The Civic and Corolla were on a roll in the eighties and nineties, with a new generation arriving like clockwork every four years. And it showed, in their relentless refinement. The Civic engine hummed like a Stradivarius (a Japanese brand of sewing machine). The Saturn engine growled like a coffee grinder. Saturn interiors were always obviously cheap. Corolla interiors (of the nineties) weren’t. Honda and Toyota might have been worried about Saturn initially, as they were briefly about the Neon, but needn’t have. It was GM, after all.
Granted, there are/were many happy Saturn owners out there. It handled quite decently (no better than the Civic though), was commendably light and toss-able, and owners loved the plastic body panels, especially in the rust belt.
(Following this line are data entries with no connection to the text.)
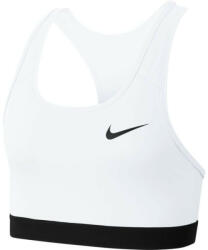 Nike Melltartók Nike Dri-Fit Swoosh Band Bra Non Pad - white/black/black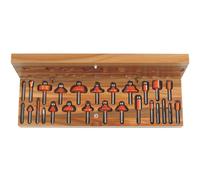 Set con 26 frese CMT per elettrofresatrice -attacco (S) mm8 Cod.: 900.003.00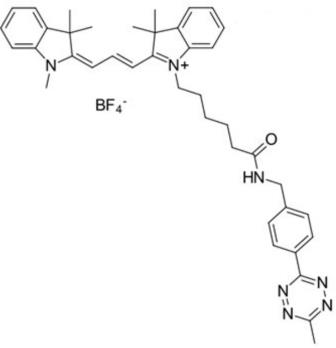 Cy3-tetrazine,Cy3-TZ,Cy3-四嗪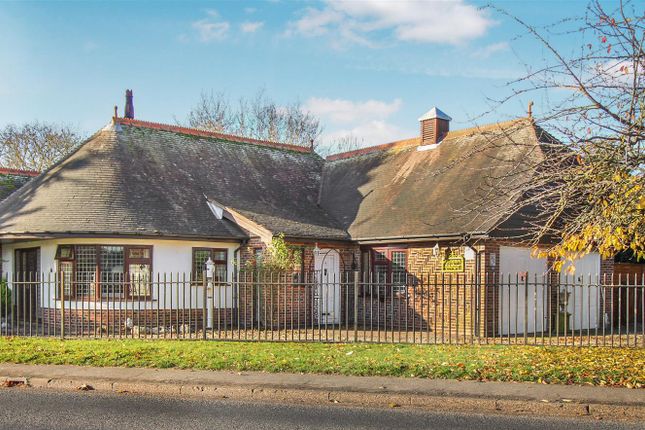 Thumbnail Detached bungalow for sale in Station Road, Long Sutton, Spalding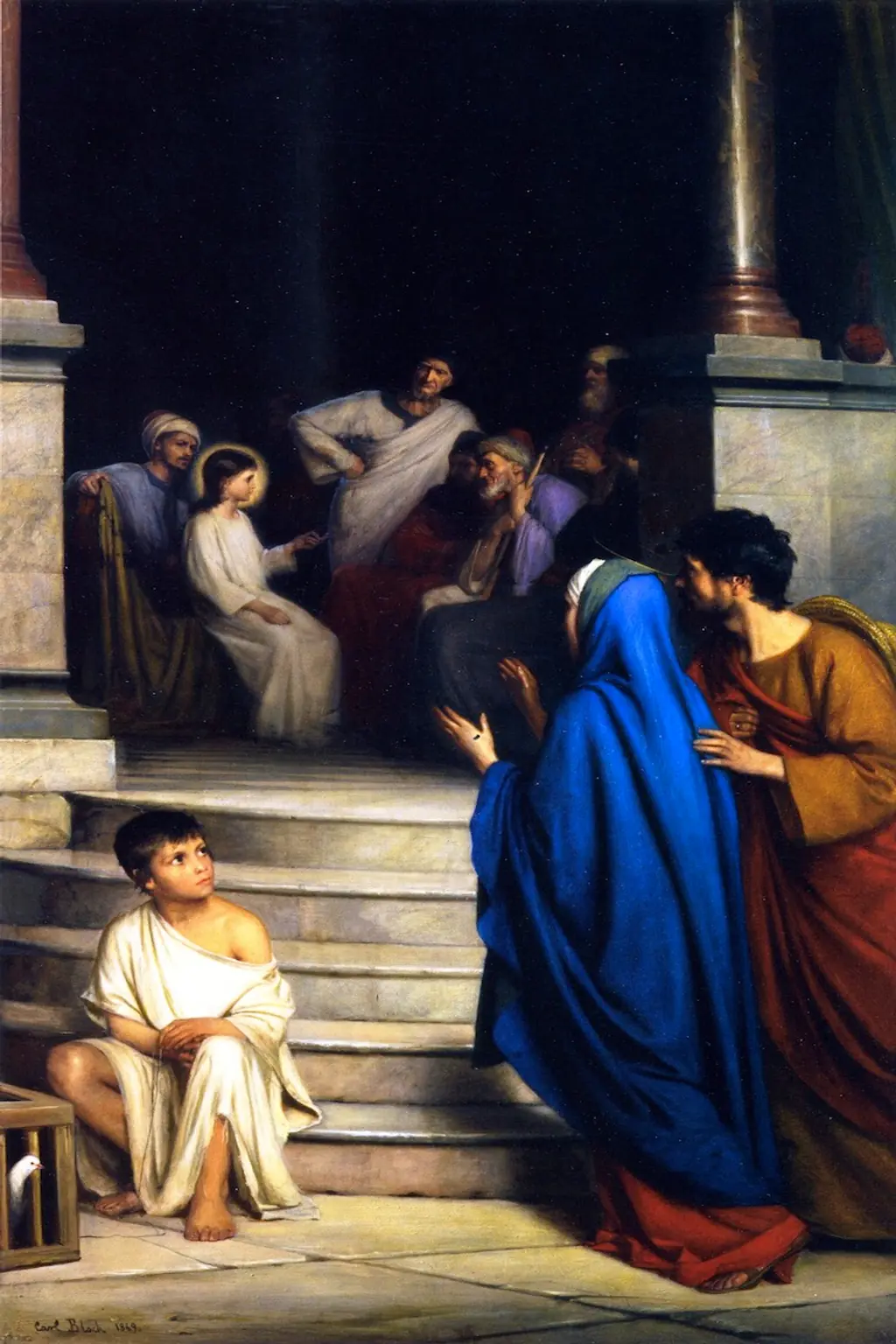 The Finding in the Temple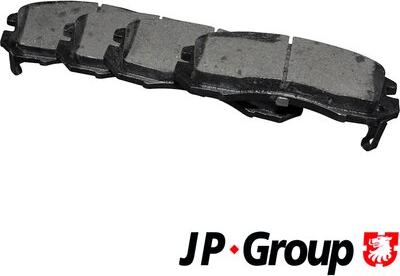 JP Group 4663600110 - Set placute frana,frana disc aaoparts.ro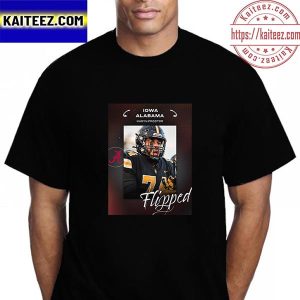 Kadyn Proctor Committed Iowa Hawkeyes Vintage T-Shirt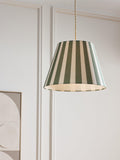 John Lewis bold stripe tapered lampshade 16.5x25cm, UK version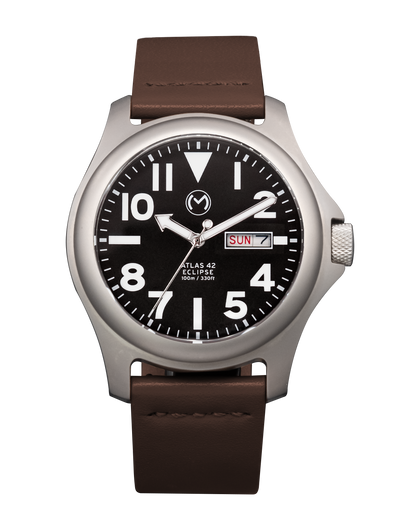 Atlas Eclipse Solar [42mm] - Black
The Saturn got good fuel economy, although nothing near the ridiculous 45 city/60 mileage EPA numbers GM promised during the long gestation (they ended up at 27/37; 21/31 adjusted in today’s EPA numbers).
The really big problem with Roger’s big Saturn idea is this: where do we go from here? Was that even considered? Ok, by throwing enough billions at it, GM showed that it could make a half-way decent, reasonably-competitive small car. Does that make a viable car company/division? I don’t think so (and didn’t at the time, contrary to the popular thinking). And that’s where the whole Saturn experiment begins to take its inevitable ugly turn.
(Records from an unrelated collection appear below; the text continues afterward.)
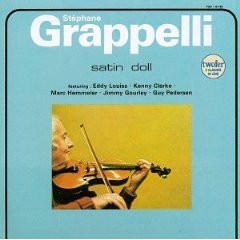 CD STEPHANE GRAPPELLI - Satin Doll VCD8182 Vanguard 1987 US Jazz Used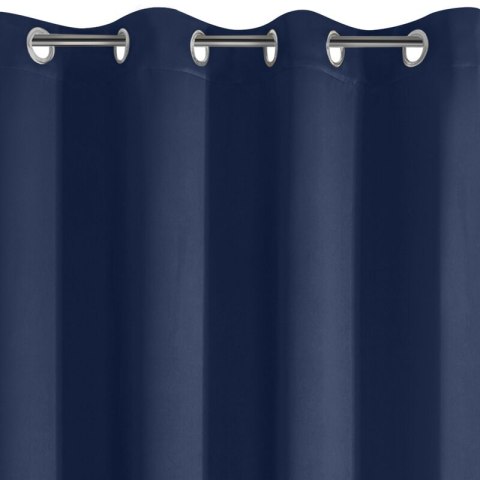 ZASŁONA GOTOWA D91 PARISA 135 X 250 CM GRANATOWY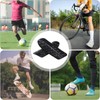 SPP Soccer Shin Guards,Diamond Sharped Leg Protection Guards,Lightweight,Breathable and Durable,Protective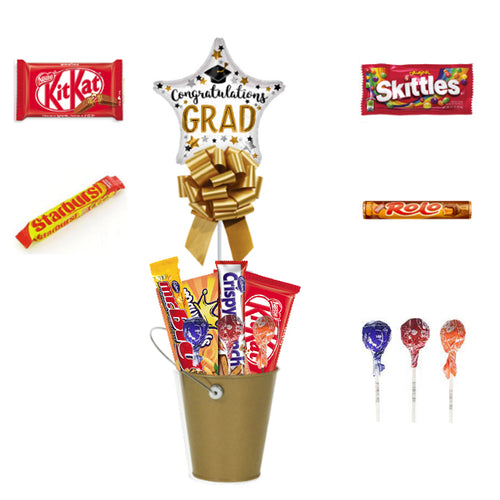 Candy Bucket - Graduation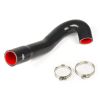 SAAS SSH7102 Silicone Intercooler Black Cold Top Pipe fits LDV T60 2.8 2017-2021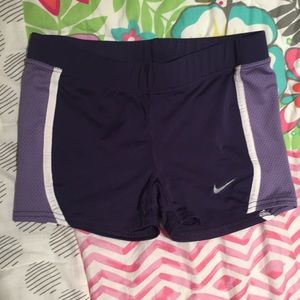Nike dri-fit purple spandex - XS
When the market soon shifted away from small cars to bigger cars and SUVs, Saturn, as a separate entity, suddenly looked like an answer to a question that never should have been asked. Now GM felt it had no choice but to develop a whole line of cars, SUVs, mini-vans, and even a sports car to try to back-stop Saturn’s decline – right during a time when development dollars at GM were getting scarce. In the meantime, the S Series soldiered along on the same platform for some ten years. It became an endless robbing Peter to pay Paul nightmare.
As well as a colossal joke: why was Saturn selling that rebadged mini-van piece of crap, the Relay? Or a gigantic seven seater SUV, the Outlook? Mission statement ADD at its worst.
If GM had stuck to their original plan of selling the Saturn as an entry level Japanese-fighter at Chevy dealers, the whole disaster could have been avoided. GM would have had an import fighter where it belonged: in its biggest dealer network. Yes, we might have missed out on the Spring Hill “Homecoming”, and the rest of Hal Riney’s hokey feel-good BS. But the warm and fuzzy memories of it were worth paying for with our tax dollars, no? It’s been estimated that the whole Saturn fiasco lost as much as $12 billion. One of the biggest industrial blunders and losses ever; the Edsel of the modern era.
Unfortunately, the re-invented New GM is reminding me all too much of the “Different Kind of Car Company”. Which in turn reminds me of the song that made Hal Riney famous:
We’ve only just begun to live,
White lace and promises…
We’ll find a place where there’s room to grow,
And yes, We’ve just begun.
Yes, friends, it really is Mourning again in America.